- Auszug
#####

Protokoll der Sitzung vom 11.11.2015

(Beifall der SPD und des BÜNDNIS 90/DIE GRÜNEN – Alexander Schweitzer, SPD: Dummer Quatsch!)

Natürlich lösen wir auch die Aufgabe, die uns gestellt worden ist. Wir können als Land nicht wirklich den Zustrom eindämmen. So viel Ehrlichkeit muss auch sein. Es gibt keinen Ministerpräsidenten, der dafür sorgen kann, dass der Flüchtlingsstrom eingedämmt wird. Aber alles, was unsere Aufgabe ist, gehen wir sehr beherzt an.

Natürlich hat zum Beispiel im Juli, als sehr viele Menschen zu uns kamen, oder ab dem berühmten 5. September nicht immer alles direkt und sofort super geklappt. Aber heute können wir als Land Rheinland-Pfalz sagen, wir haben 25 Erstaufnahmeeinrichtungen. Jeder Flüchtling in RheinlandPfalz ist registriert. Gestern kamen 700 neue hinzu, sie werden heute registriert, und das wird auch so bleiben. In Rheinland-Pfalz läuft kein Flüchtling mehr herum, der nicht registriert ist.

Wir führen die Menschen, die nicht bleiben dürfen, zurück, und dazu gibt es auch Zahlen. Wir haben allein von Januar bis Oktober 4.560 Menschen zurückgeführt, und das ist mehr, als das BAMF von Januar bis Oktober ablehnende Bescheide herausgeschickt hat. Meine Damen und Herren, wer jetzt nicht versteht, dass die Strategie der Landesregierung, zuerst einmal auf die freiwillige Rückkehr zu setzen, aufgeht, und dass es auch einen Grund hat, weshalb die Oberbürgermeister und Landräte dies genauso machen, der muss es doch spätestens jetzt endlich kapieren, wenn diese Zahlen vorliegen. Wenn jemand an der Realität vorbeischaut, liebe Frau Klöckner, dann sind Sie das.

(Beifall der SPD und des BÜNDNIS 90/DIE GRÜNEN – Alexander Schweitzer, SPD: Genau!)

Herr de Maizière hat angekündigt, dass es im Laufe dieses Jahres noch 40.000 ablehnende Bescheide geben wird. Rheinland-Pfalz ist gerüstet. Wir haben unsere Struktur zur Rückführung der Flüchtlinge neu aufgebaut. Wir haben eine Clearingstelle eingerichtet, die funktioniert, und wir haben Kommunen, die von uns bezuschusst werden. Wir bezuschussen die Menschen, die freiwillig gehen. Ich möchte auch noch einmal ausdrücklich sagen, dieses ewige Gerücht, dass in Rheinland-Pfalz nicht zurückgeführt und nicht abgeschoben wird, ist einfach falsch.

#####

- Daten
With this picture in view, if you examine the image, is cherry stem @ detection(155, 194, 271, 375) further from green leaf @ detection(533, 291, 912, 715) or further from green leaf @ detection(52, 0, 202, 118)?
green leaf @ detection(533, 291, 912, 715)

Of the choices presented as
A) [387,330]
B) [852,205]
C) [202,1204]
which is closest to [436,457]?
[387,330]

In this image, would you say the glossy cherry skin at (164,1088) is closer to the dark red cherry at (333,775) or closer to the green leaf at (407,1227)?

#####

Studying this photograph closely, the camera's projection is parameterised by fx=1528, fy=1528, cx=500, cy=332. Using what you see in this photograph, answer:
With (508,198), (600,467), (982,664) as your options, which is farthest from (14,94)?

#####

- Aufgaben
(1) Wie viele Menschen hat Rheinland-Pfalz laut dem Sitzungsprotokoll von Januar bis Oktober zurückgeführt?
(2) Führe das Sitzungsprotokoll im Ton der Rede nach seinem letzten Satz weiter.

- Antworten
(1) Von Januar bis Oktober wurden 4.560 Menschen zurückgeführt.

(2)
(Alexander Schweitzer, SPD: Das ist gelogen!)

Derzeit sind nur noch 2 % der Flüchtlinge, die zu uns kommen, vom Balkan. Diese Flüchtlinge werden schon länger überhaupt nicht mehr in die Kommunen überwiesen. Wir

konnten sie in der Vergangenheit bis zu drei Monate bei uns behalten. Nun haben wir nach dem Gesetzespaket die Erlaubnis, sie ein paar Wochen länger zu halten.

Westbalkanflüchtlinge, die keine Anerkennung haben und nicht freiwillig zurückgehen, führen wir auch mit Zwang zurück. Es leben auch noch viele bei uns im Land, die wahrscheinlich nicht alle bei uns bleiben dürfen. Dort, wo die Kommunen zuständig sind, unterstützen wir diese, indem wir ihnen helfen, Pässe und Passersatzpapiere zu beschaffen. Wir helfen ihnen bei der Buchung von Bussen und von Flugzeugen, bei allem, was erforderlich ist, um eine humane, eine menschliche und gute Rückführung zu organisieren und zu ermöglichen.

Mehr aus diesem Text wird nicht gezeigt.